Here's a Child's Skull, Showing Their Baby Teeth With The Adult Teeth Above them!

  • ClimateChangeAnxiety [he/him, they/them]
    ·
    3 years ago

    I’ve never understood this. The reasoning I was always told for why we have baby teeth is because adult teeth are too big to fit in our small child heads. But they’re already there! How does adding even more teeth help solve that problem??

    • emizeko [they/them]
      ·
      edit-2
      3 years ago

      they aren't too big to fit in our small child heads, but they are too big to fit in our small child jaws

      Our teeth are responsible for more than just helping us chew our food. They are also responsible for maintaining the shape and structure of our jaw. So then why do we need two sets of teeth for it? This is because our permanent set of 32 adult teeth are simply too big for a baby's jaw.

      That's why we have the initial baby teeth to ensure proper structure of our jaw, speech development, and easy chewing of food during our childhood. Once our jaw is set and the skull has stopped growing, the baby teeth start to fall out and the adult teeth start coming in.

      Another reason why we have two sets of teeth is that our teeth can't actually grow. Once they are fully developed, they stay the same size and can not grow bigger or longer like our nails or hair. That's why we need two sets of teeth to accommodate the change in our jaw sizes over time without hampering our ability to use our teeth.

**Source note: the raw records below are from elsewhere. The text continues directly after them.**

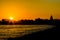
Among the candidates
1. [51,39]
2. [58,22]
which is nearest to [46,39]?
[51,39]

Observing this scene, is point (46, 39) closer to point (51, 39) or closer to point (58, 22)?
point (51, 39)

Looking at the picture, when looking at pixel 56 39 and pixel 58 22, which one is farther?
pixel 58 22

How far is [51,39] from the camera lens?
149ft

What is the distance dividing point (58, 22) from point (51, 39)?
96.9 m

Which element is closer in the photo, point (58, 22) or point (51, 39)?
point (51, 39)

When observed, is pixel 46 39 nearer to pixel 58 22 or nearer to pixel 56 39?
pixel 56 39

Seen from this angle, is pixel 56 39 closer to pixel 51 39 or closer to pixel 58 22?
pixel 51 39

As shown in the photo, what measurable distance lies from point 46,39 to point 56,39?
187cm

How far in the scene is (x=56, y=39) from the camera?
4512cm

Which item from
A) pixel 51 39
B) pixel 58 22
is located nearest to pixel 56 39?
pixel 51 39

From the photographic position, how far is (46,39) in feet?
149

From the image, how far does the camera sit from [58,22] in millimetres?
141375

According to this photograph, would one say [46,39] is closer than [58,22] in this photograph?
Yes

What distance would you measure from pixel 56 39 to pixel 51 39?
927 mm
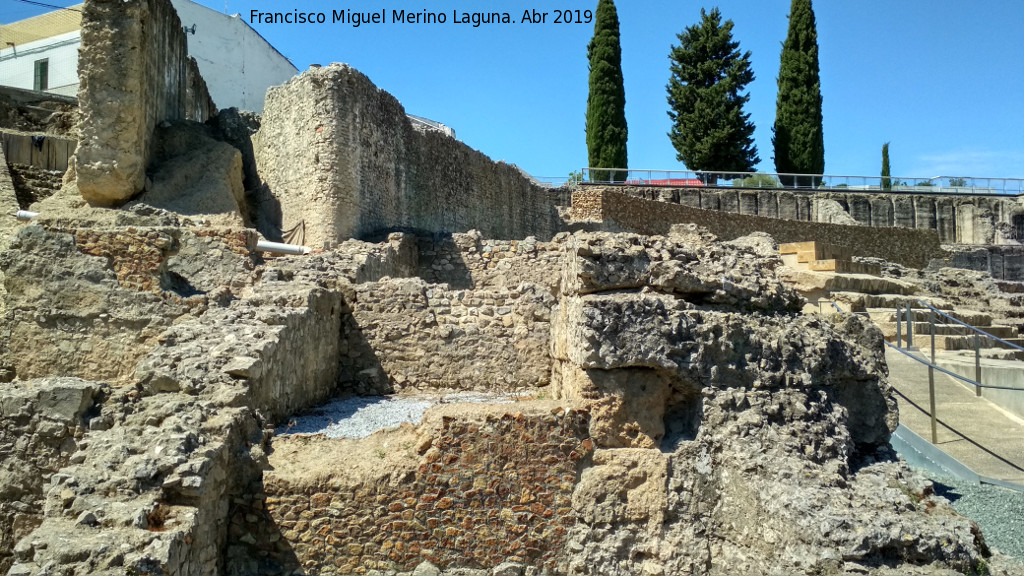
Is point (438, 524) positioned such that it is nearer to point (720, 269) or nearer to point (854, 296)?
point (720, 269)

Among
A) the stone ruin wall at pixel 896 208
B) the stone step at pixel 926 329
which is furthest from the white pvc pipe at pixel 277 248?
the stone ruin wall at pixel 896 208

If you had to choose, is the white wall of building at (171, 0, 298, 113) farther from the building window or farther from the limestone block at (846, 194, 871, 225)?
the limestone block at (846, 194, 871, 225)

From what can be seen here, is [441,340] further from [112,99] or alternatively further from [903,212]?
A: [903,212]

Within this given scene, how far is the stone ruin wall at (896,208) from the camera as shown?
29.3 m

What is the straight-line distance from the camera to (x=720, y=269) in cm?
590

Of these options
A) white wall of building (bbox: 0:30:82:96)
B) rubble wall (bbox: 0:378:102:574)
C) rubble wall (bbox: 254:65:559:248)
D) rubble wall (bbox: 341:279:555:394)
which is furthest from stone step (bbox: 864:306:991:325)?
white wall of building (bbox: 0:30:82:96)

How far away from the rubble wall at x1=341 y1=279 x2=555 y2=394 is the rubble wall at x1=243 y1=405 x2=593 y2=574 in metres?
2.33

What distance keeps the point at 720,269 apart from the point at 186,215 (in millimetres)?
8277

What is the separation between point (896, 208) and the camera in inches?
1242

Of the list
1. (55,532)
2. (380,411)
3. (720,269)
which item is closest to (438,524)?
(380,411)

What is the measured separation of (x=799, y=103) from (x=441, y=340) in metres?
29.5

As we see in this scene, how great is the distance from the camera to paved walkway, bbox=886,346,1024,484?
A: 23.9ft

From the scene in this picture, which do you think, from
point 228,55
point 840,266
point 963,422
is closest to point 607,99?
point 228,55

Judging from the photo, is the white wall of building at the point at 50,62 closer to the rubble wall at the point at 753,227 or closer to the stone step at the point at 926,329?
the rubble wall at the point at 753,227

      at least according to this dentist: https://stratfordctdentist.com/p/BLOG-78926-2021.1.25-Why-Do-We-Have-Two-Sets-of-Teeth-p.asp?C=1657

      • ClimateChangeAnxiety [he/him, they/them]
        ·
        3 years ago

        I never thought about the teeth maintaining the shape of the jaw! In retrospect that makes a lot of sense, cause if your teeth are crooked enough they have to break and reform your jaw don’t they? Although this prompts another question

        Another reason why we have two sets of teeth is that our teeth can’t actually grow. Once they are fully developed, they stay the same size and can not grow bigger or longer like our nails or hair

        Why is this? What’s so fundamentally different about our teeth that they can’t grow and change over time, when other hard parts of our bodies like bones, nails, and hair can?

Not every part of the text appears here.